To those of us who think things never change, these last few weeks have come as a bit of a shock. Maybe things will never be the same again.
But let’s imagine pupils go back to taking GCSEs and other qualifications at the end of Key Stage 4 and school performance tables are restored after a one-year hiatus.
Roll forward to 2025. Because no one took Key Stage 2 tests in 2020, Progress 8 can’t be calculated. What to do?
Change the prior attainment measure
One obvious answer is to do nothing. After all, there are well-known issues with Progress 8 and what can be inferred from it.

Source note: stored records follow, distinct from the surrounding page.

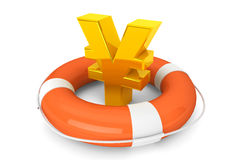 Golden Yen symbol in Life Buoy Stock Photos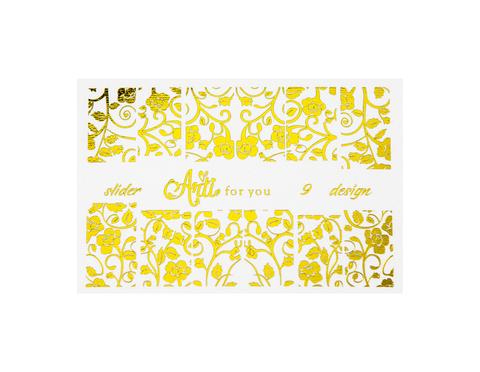 Фольга для дизайна ногтей цвет золото 9 купить за 120руб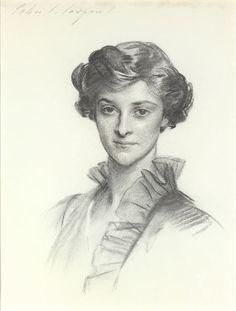 from bklyncontessa :: via Adelson Galleries - John Singer Sargent - Portrait of Ruth Draper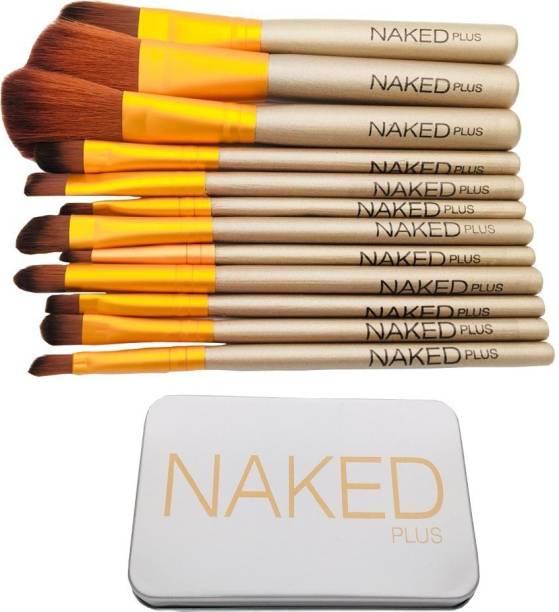 NAKED PLUS Professional Make-Up Brushes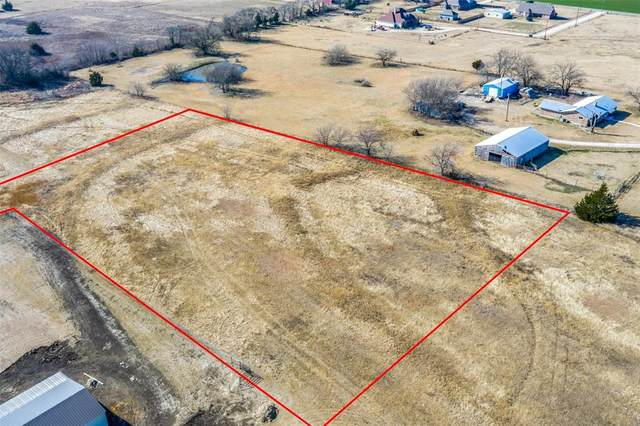 Lot 3 Jc Maples, Gunter, TX 75058 (MLS #14276121) :: The Rhodes Team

The alternative is to use a different baseline. Many schools administer CAT tests at the start of Year 7, for example. However, scaling up to a full national collection of CAT (or any other set of standardised tests) is unlikely to be a good use of anyone’s time following the disruption.

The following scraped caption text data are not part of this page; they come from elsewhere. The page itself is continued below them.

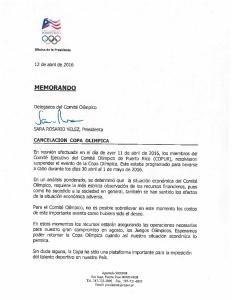 memo-copa-olimpica-1-638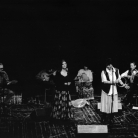 InCanto 1996 - Sara Modigliani - Foto di Angela Chiti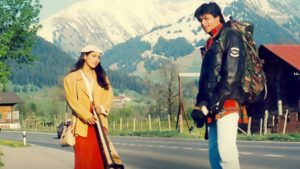 Bollywood Movies Shot In Switzerland - Most Romantic Place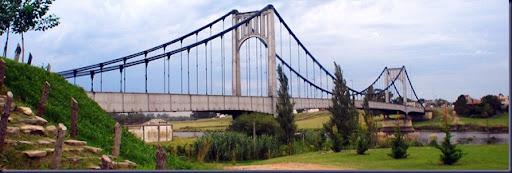 Puente_colgante_04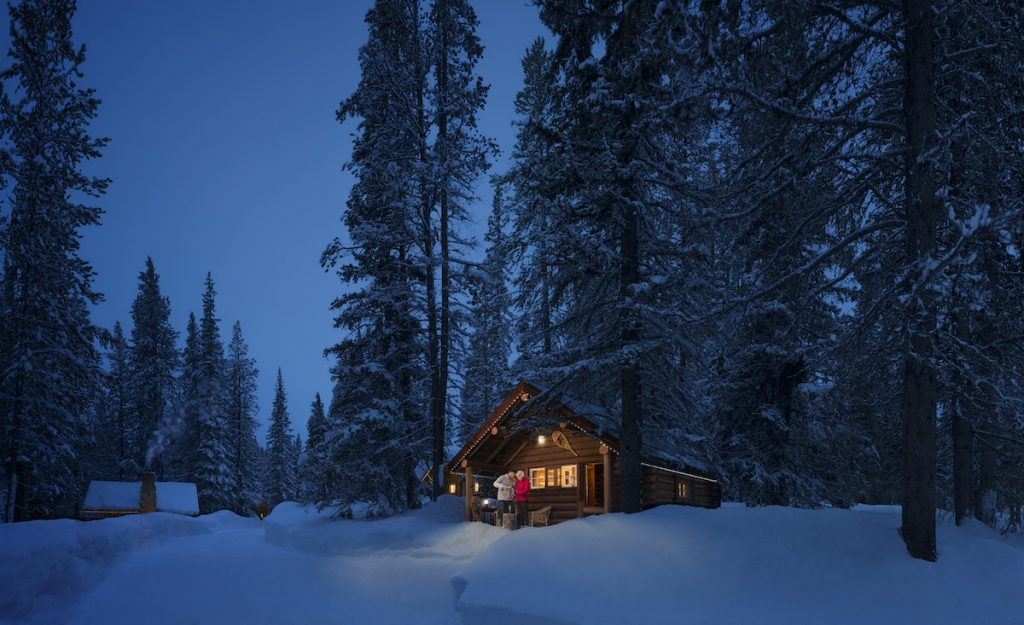 cool cabin rentals in alberta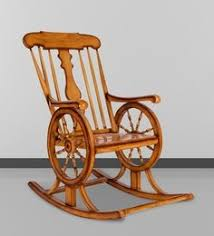 Rocking Chairs Buy Rocking Chairs Online In India At Best Prices - Design rocking chair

But we also have a full set of national Key Stage 1 data in the bank.
Clearly this is far less satisfactory than using Key Stage 2 data. For starters, there is a nine year gap between Key Stage 1 and Key Stage 4.
Secondly, there will be missing data for a small but not insubstantial number of pupils who arrived in England during Key Stage 2.
Thirdly, teacher assessment levels are not as granular as test results.
Finally, there are comparability issues between the Key Stage 1 results of infant schools and all-through primary schools.
KS1 to KS4 value added
To examine whether Key Stage 1 could be used as a baseline for Progress 8, I went back to the 2018 Key Stage 4 data for pupils in state-funded mainstream schools and linked it to their Key Stage 1 data. Around 4% could not be linked to Key Stage 1 data.
The table below shows how the correlation between Key Stage 1 and Key Stage 4 results compares to that between Key Stage 2 and Key Stage 4 results.[1] For my analysis, I used standardised Key Stage 1 results – that is, the results have been put onto a common scale with a mean of zero and a standard deviation of one.[2]
I then ran a simple Key Stage 1 value added model based on standardised Key Stage 1 score and a flag to indicate whether the school at which KS1 tests were taken was an infant/first school or an all-through primary/middle school.[3]
We can calculate each school’s mean value added score and compare it to its 2018 Progress 8 score. For the purposes of comparability, I recalculated Progress 8 so that it is calculated just for those pupils with KS1 results. The chart below shows this comparison.
The correlation between the scores at school level is high (r=0.93). It remains high (r=0.91) even if we remove the outliers (scores below -2 or above +2). In fact, these correlations are higher than that between a school’s 2018 Progress 8 score and its 2019 Progress 8 score (r=0.86).
Nonetheless, this masks some quite large differences for some schools. A total of 150 schools (about 5%) change by more than 0.5, equivalent to half a grade per subject. Another 700 schools (just over 20%) change by more than 0.25. But in 1,700 cases (over half), the change is less than 0.16, which for reasons I set out here, I consider a small difference.
Schools in London appear to be particularly affected, with 10% changing by more than 0.5 and another third changing by more than 0.25. The chart below shows the picture regionally.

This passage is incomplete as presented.